AWS requirements for Cloudera DataFlow

As the administrator for your AWS environment, ensure that the environment meets the requirements for Cloudera Public Cloud and Cloudera DataFlow. Then set up your AWS cloud credential and register the environment.

Follow the steps to ensure that your AWS environment meets the Cloudera and Cloudera DataFlow requirements:

Understand your AWS account requirements for Cloudera

  • Review the Cloudera AWS account requirements. The link is in the Related information section below.

  • Verify that your AWS account for Cloudera has the required resources.

  • Verify that you have the permissions to manage these resources.

Understand the Cloudera DataFlow requirements

  • Verify that the following services are available in your environment for Cloudera DataFlow to use:

    • Network – Amazon VPC
    • Compute – Amazon Elastic Kubernetes Service (EKS)
    • Load Balancing – Amazon ELB Classic Load Balancer
    • Persistent Instance Storage – Amazon Elastic Block Store (EBS)
    • Database – Amazon Relational Database Service (RDS)
  • Determine your networking option:

    • Use your own VPC
    • Allow Cloudera to create a VPC

    To understand each option, see: Cloudera DataFlow Networking.

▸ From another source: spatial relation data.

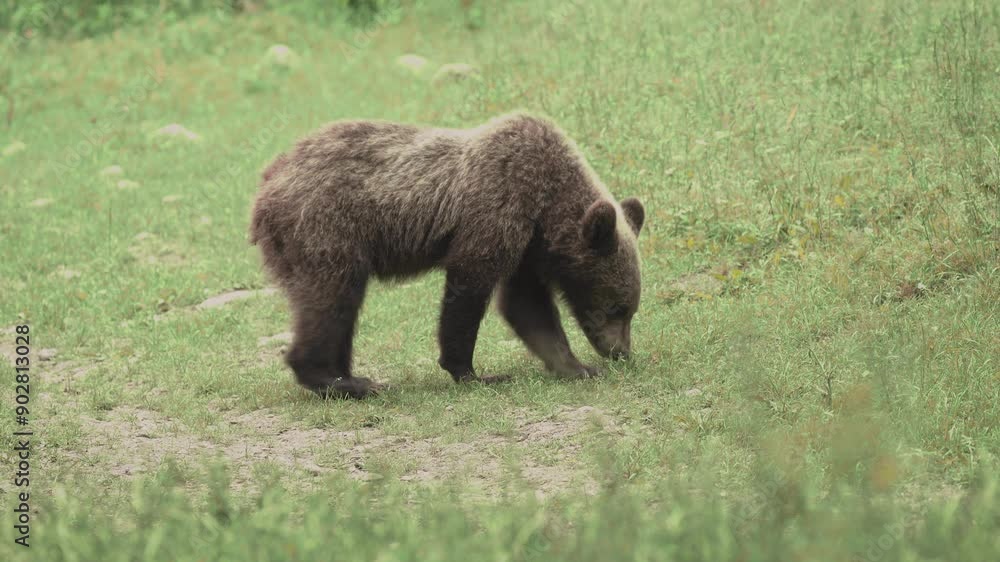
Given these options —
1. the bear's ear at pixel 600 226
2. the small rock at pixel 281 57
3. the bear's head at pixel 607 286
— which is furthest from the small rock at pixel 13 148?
the bear's ear at pixel 600 226

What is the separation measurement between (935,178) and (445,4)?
10470mm

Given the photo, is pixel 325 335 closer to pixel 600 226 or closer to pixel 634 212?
pixel 600 226

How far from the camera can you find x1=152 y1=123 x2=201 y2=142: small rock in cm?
1541

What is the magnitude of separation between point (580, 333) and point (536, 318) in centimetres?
107

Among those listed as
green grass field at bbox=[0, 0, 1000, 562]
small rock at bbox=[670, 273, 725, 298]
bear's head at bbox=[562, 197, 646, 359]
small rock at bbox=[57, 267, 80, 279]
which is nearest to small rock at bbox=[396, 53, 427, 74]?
green grass field at bbox=[0, 0, 1000, 562]

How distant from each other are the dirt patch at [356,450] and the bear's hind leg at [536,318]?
914mm

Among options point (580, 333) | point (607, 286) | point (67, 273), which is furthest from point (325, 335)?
point (67, 273)

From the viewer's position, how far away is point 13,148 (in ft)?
51.5

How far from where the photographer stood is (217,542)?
4.11 metres

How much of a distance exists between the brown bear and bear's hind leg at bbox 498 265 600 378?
0.05 feet

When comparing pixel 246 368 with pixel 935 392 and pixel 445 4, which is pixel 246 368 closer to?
pixel 935 392

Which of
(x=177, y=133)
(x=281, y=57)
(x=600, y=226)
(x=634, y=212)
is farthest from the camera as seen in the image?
(x=281, y=57)

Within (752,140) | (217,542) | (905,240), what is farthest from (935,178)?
(217,542)

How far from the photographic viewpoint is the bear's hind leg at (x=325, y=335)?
24.5 feet
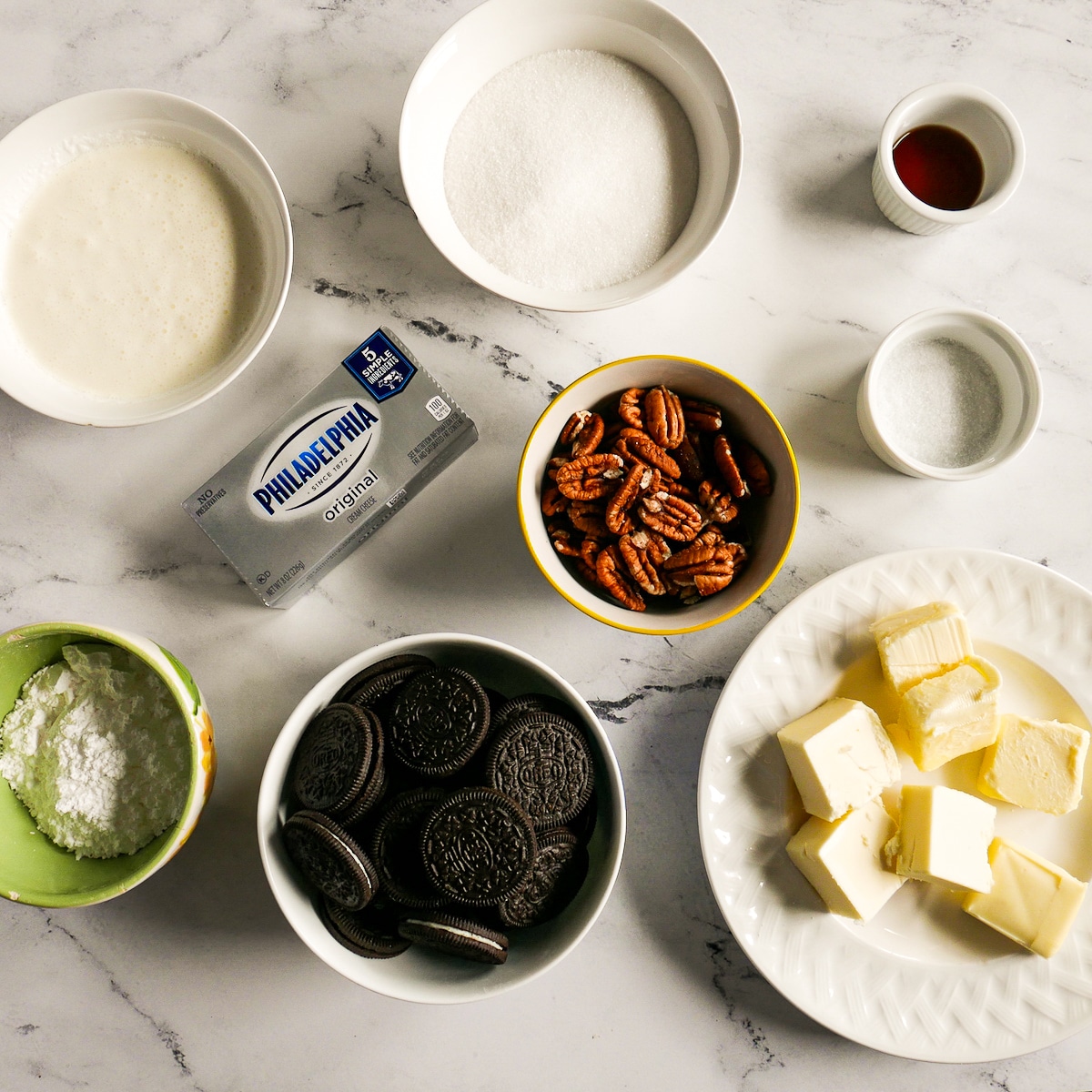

The link is in the Related information section below.

  • Regions:

    • Select a Cloudera Public Cloud-supported region that also includes the AWS Elastic Kubernetes Service (EKS).

      For more information, see: Cloudera Supported AWS regions and the Region Table in AWS Regional Services. The links are in the Related information section below.

  • Ports and outbound network access:

    • Review the port requirements for the Cloudera default security group. See: Cloudera Management Console - Security groups. The link is in the Related information section below.
    • Configure ports for NiFi to access your source and destination systems in the data flow.
    • If you are using a firewall or a security group setting to prevent egress from the workspace, you must ensure that the outbound destinations required by Cloudera DataFlow are reachable. For more information, see Outbound network access destinations for AWS. The link is in the Related information section below.
    • If the egress is blocked to these URLs, then autoscaling fails to pull new images and the instances will have broken pods.

      Follow the recommended and minimum required security group settings by AWS. For more information, see Amazon EKS security group considerations. The link is in the Related information section below.

Set up an AWS Cloud credential

Create a role-based AWS credential that allows Cloudera Public Cloud to authenticate with your AWS account and has authorization to provision AWS resources on your behalf. Role-based authentication uses an IAM role with an attached IAM policy that has the minimum permissions required to use Cloudera.

To set up an AWS Cloud credential, see Creating a role based provisioning credential for AWS. The link is in the Related information section below.

After you have created this IAM policy, register it in Cloudera as a cloud credential. Reference this credential when you register an AWS environment in Cloudera environment as described in the next step.

Register an AWS environment in Cloudera Public Cloud

A Cloudera user must have the PowerUser role in order to register an environment. An environment determines the specific cloud provider region and virtual network in which resources can be provisioned, and includes the credential that should be used to access the cloud provider account.

To register an AWS environment in Cloudera Public Cloud, see Cloudera AWS Environments.